**To do:** Quote the entries from the line containing "маркетплейс Telegram Омск Бошки Шишки индика" through the line containing "小米（MI）電視A65 2025款 65英寸120Hz", including both of those lines, and leave the pictures out of your answer.

**Extracted data:**
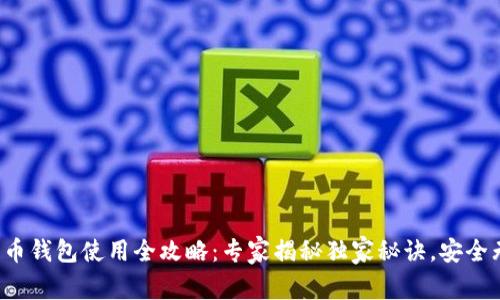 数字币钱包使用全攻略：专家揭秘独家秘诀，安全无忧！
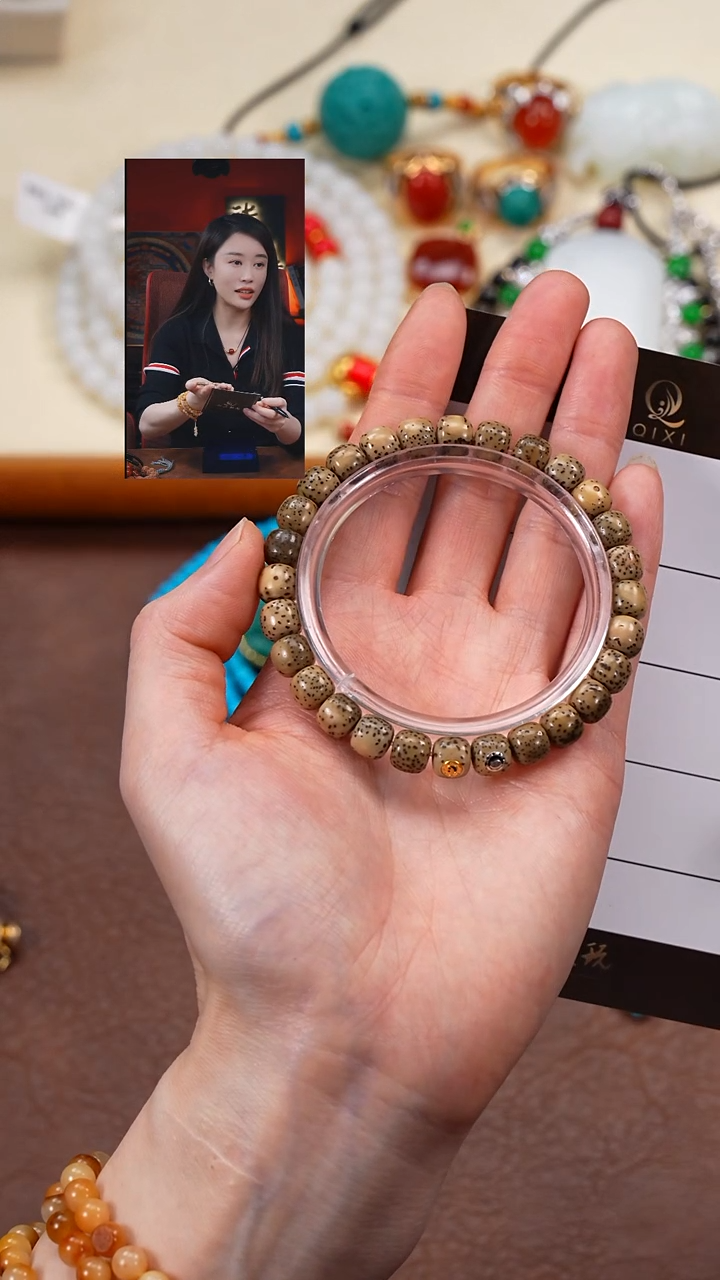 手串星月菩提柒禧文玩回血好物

--

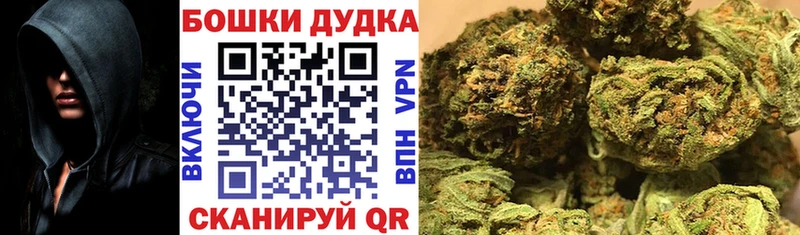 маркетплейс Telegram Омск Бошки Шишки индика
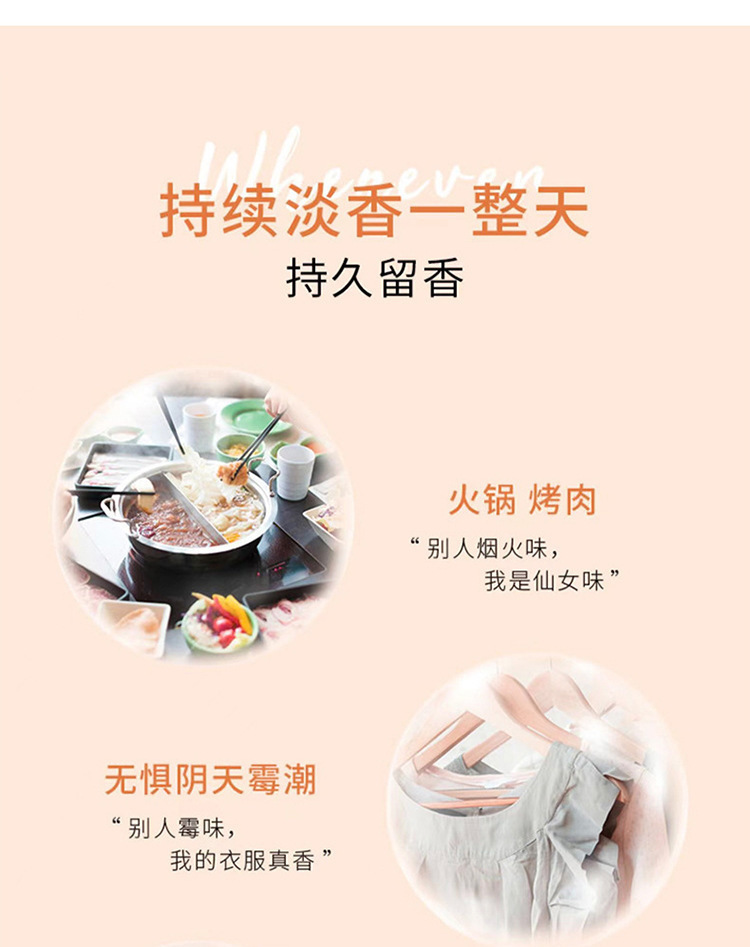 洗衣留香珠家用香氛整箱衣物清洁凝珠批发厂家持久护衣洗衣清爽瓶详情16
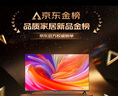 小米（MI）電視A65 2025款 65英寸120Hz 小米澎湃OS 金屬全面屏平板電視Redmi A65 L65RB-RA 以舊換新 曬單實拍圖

* * *

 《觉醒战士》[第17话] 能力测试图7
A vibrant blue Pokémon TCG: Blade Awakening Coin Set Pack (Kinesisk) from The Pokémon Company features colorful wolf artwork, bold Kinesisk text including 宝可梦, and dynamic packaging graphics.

**Task solution:**
 маркетплейс Telegram Омск Бошки Шишки индика
 洗衣留香珠家用香氛整箱衣物清洁凝珠批发厂家持久护衣洗衣清爽瓶详情16
 小米（MI）電視A65 2025款 65英寸120Hz 小米澎湃OS 金屬全面屏平板電視Redmi A65 L65RB-RA 以舊換新 曬單實拍圖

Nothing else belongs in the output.